> [What this task involves] Among the entries below, find the lines holding "https" and copy them.

━━ Record set

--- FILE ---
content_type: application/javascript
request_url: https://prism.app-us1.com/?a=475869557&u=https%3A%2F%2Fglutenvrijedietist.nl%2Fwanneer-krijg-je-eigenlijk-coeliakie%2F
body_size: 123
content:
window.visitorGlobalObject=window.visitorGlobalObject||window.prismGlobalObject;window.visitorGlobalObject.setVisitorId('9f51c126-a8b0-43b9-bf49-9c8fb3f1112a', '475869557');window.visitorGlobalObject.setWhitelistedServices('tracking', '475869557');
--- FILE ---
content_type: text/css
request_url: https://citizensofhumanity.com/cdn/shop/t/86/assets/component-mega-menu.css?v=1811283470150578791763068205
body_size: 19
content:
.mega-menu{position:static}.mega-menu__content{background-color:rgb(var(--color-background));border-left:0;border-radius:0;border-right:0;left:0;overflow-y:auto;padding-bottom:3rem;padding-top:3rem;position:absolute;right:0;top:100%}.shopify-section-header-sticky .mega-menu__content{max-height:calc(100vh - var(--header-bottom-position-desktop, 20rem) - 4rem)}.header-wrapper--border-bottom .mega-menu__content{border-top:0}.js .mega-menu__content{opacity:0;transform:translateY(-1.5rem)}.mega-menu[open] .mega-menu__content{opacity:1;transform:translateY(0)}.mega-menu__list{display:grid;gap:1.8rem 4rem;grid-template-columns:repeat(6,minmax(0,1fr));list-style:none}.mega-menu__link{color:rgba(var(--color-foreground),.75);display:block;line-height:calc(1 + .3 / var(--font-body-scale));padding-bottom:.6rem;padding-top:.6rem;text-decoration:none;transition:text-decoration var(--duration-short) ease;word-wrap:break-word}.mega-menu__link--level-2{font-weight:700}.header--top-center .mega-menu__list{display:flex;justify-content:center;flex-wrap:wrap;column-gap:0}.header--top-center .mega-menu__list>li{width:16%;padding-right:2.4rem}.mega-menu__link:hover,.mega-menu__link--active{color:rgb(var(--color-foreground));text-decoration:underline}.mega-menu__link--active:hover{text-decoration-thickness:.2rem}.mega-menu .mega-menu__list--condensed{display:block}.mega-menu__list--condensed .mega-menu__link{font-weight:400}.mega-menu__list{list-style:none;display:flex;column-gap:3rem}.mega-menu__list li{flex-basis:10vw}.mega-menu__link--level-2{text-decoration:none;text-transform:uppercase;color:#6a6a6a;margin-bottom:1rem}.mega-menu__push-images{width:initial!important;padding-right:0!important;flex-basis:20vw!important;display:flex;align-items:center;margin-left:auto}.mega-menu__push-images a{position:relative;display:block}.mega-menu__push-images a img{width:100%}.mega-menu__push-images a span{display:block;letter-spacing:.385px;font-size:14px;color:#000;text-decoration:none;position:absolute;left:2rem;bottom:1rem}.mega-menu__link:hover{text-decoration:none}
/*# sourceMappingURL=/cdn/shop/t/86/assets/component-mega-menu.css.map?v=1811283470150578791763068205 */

━━━━

> [Written response]
request_url: https://prism.app-us1.com/?a=475869557&u=https%3A%2F%2Fglutenvrijedietist.nl%2Fwanneer-krijg-je-eigenlijk-coeliakie%2F
request_url: https://citizensofhumanity.com/cdn/shop/t/86/assets/component-mega-menu.css?v=1811283470150578791763068205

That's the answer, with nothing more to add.